You look up sorting in Google and copy some code, e.g. you copy code from a wikipedia entry on sorting

You are much less likely to make logic errors this way, and this is often a reasonable strategy

But it can be error-prone to translate the code into the right form for your purposes, especially if it is written in another language or in pseudo-code

For sorting, there is a better way

Strategy 3

You find a library or module which someone has written, which is sufficiently generic to be adapted to your purposes without changing it in any way, and you download it and include it in your project

This is a good strategy, provided you check that the author of the library is reliable, not just some show-off

But for sorting, we can do a bit better

Strategy 4

You find a standard library module which can be used unchanged for your purposes

This is the best, when it works, because it is guaranteed to be readily available, in an identical form, on every platform

For sorting, there is a standard function in the stdlib library module (specified in the C11 standard)

The qsort function

The function is called qsort

This is a poor name because qsort is an unnecessary abbreviation for quicksort, left over from the days of 6-character variable names

It is a poor name anyway, because it is supposed to use "the best general purpose sorting algorithm", which could change, so it should have been called sort

The documentation

If you look up the documentation (by typing C qsort into Google) you find this declaration:

void qsort(
    void *base,
    size_t nitems,
    size_t size,
    int (*compar)(const void *, const void*)
);

It is poorly written - I've neatened the layout

It is not easy to understand - it uses features we haven't fully covered

The first argument

The first argument is:

void *base,

This is the array, passed by pointer, i.e. passed as a pointer to the first element

The type of the pointer is void *, which means the function is generic and will accept any type of array

The next two arguments

The next two arguments are:

size_t nitems,
size_t size,

The first is the length of the array, and the second is the size of each item in the array in bytes

The size_t type means "the most efficient type for representing sizes on your computer"

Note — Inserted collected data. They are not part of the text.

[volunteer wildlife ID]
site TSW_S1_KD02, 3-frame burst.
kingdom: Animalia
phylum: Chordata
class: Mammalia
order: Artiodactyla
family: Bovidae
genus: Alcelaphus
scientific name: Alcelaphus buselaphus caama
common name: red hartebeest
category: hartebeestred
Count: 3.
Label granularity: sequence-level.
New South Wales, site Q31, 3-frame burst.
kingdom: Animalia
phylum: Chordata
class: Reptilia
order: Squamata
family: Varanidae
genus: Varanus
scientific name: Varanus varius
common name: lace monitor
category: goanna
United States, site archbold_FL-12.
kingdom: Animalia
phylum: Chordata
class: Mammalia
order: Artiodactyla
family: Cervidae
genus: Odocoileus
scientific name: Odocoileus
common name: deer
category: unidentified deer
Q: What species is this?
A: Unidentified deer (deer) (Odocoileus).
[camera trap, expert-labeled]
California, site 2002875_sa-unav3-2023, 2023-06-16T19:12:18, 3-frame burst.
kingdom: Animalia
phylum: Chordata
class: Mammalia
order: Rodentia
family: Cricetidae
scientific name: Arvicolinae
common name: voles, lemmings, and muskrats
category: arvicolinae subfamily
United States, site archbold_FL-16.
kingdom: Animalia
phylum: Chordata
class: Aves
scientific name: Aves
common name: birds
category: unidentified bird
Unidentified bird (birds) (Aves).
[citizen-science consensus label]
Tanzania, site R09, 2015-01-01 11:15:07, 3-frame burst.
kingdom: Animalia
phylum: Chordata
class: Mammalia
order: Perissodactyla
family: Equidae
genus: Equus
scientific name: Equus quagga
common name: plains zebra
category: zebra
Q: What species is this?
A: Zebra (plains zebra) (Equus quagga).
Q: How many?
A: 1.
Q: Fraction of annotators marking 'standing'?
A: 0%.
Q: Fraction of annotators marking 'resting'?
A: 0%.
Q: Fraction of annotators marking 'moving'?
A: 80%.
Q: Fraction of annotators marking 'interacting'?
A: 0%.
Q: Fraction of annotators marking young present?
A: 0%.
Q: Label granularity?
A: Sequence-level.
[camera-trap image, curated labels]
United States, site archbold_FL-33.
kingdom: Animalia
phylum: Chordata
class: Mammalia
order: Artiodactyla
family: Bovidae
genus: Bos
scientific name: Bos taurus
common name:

There shouldn't be any problem in passing ints

The last argument

The last argument is:

int (*compar)(const void *, const void*)

This says compar instead of compare because C variable names used to be limited to 6 characters

The type void * is written inconsistently, and the argument names have been left out

This uses const and function pointers, and means that we have to write a compare function and pass a pointer to it to qsort

Writing a compare function

Here's a suitable compare function:

int compare(const void *p, const void *q) {
    const int *pi = p, *qi = q;
    return *pi - *qi;
}

It has to have exactly the signature specified

It compares two ints, which are passed by pointer (because qsort didn't know their size when it was compiled)

const arguments

The arguments are declared as const which means the function has to promise not to change the integers pointed to

The statement const int *pi = p just copies the void pointer into an int pointer (probably without generating any code)

The variable pi needs to be declared as const in order to continue to promise not to change the ints

The return value

The function returns *pi - *qi which just subtracts the two ints

If you read the documentation you discover that the function only has to return negative, zero or positive (like strcmp for example) and not -1 0 1

It is normal to just subtract

The call

The call to qsort is like this:

int ns[] = { 8, 2, 6, 5, 9, 1, 7 };
int itemSize = sizeof(int);
int length = sizeof(ns) / itemSize;
qsort(ns, length, itemSize, compare);

As with arrays, if you pass a function as an argument, it is automatically converted into a pointer, e.g. compare is treated as if you had written &compare

Function pointers

You can use function pointers in your own programs in a much more readable way than most tutorial writers seem to think

Imagine that you have a calculator, and an enumerated type {Plus, Minus, Times, Over} represent the four basic operators +, -, *, /

You can use an operator constant to index an array of four function pointers

How readable can you make this?

The function type

All the functions must have the same type, which you can describe using a typedef:

typedef int op(int x, int y);

This looks just the same as a normal function declaration, but it defines a type op, instead of declaring a function

The type describes functions, not function pointers

The array

Then you can define an array of function pointers:

op *ops[] = { add, sub, mul, div };

int main() {
    op *f = ops[Times];
    int n = f(6, 7);
    printf("Answer = %d\n", n);
}

When you make a call on a function pointer, C automatically dereferences it

Overall, the result is quite readable